Is there a "dry" shampoo one can use in between regular baths? 

I was giving Sofie a bath once every 7 days. With winter here, while brushing her I noticed static on her coat this morning. Secondly, I use a regular hand held hair dryer and I usually get her 90 % dry. I always feel a faint dampness down close to her skin, where it is a bit challenging to get the coat dry. I am a bit concerned about her needing to go potty and not being altogether dry (I do take her out before I give her a bath for that reason). And, although I have a very good hand held dryer, it takes an incredibly long time to thoroughly dry her coat. So, I thought I would lengthen the time in between regular baths through the coldest winter months. By the way, I think she is blowing coat, not much, but I do get more hair when brushing every week (I brush her daily) and she also has had some mats, particularly on her tummy and neck area. I am wanting to let her coat grow longer. Thank you for any suggestions on winter bathing...


----------



## krandall (Jun 11, 2009)

swaye said:


> Is there a "dry" shampoo one can use in between regular baths?
> 
> I was giving Sofie a bath once every 7 days. With winter here, while brushing her I noticed static on her coat this morning. Secondly, I use a regular hand held hair dryer and I usually get her 90 % dry. I always feel a faint dampness down close to her skin, where it is a bit challenging to get the coat dry. I am a bit concerned about her needing to go potty and not being altogether dry (I do take her out before I give her a bath for that reason). And, although I have a very good hand held dryer, it takes an incredibly long time to thoroughly dry her coat. So, I thought I would lengthen the time in between regular baths through the coldest winter months. By the way, I think she is blowing coat, not much, but I do get more hair when brushing every week (I brush her daily) and she also has had some mats, particularly on her tummy and neck area. I am wanting to let her coat grow longer. Thank you for any suggestions on winter bathing...
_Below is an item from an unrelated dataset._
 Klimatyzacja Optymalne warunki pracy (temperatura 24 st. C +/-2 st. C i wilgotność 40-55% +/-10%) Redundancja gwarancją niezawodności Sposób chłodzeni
You're really not going to be able to get away with bathing less often during blowing coat. The cleaner you keep the hair, the less it mats. I do occasionally use the Biogroom waterless shampoo on Kodi's beard if he gets "crunchy" in between baths. But I don't think it would do much good on the entire coat.

A human hair dryer is "OK", but a force dryer made for dogs does a much faster job, and is easier on the coat because the air is not as warm.

As far as static is concerned, it's pretty much a fact of life with javanese in the winter time, but you can keep it down by conditioning the coat well when you wash them, and using a conditioning spray to dampen the coat when you groom them daily.


----------



## Lalla (Jul 30, 2013)

Has anyone tried this?? The reviews speak highly of it...??

"Groom Professional Fast Dri Spray:
Groom Professional Fast Dri spray for dogs and cats is a pet finishing spray that helps cut drying time in half. Unique formula, neutralizes hair natural ability to hold water, dramatically reducing drying time. It also contains special conditioners. Simply spray on the coat after after bathing and before blow-drying for dramatic results. "


----------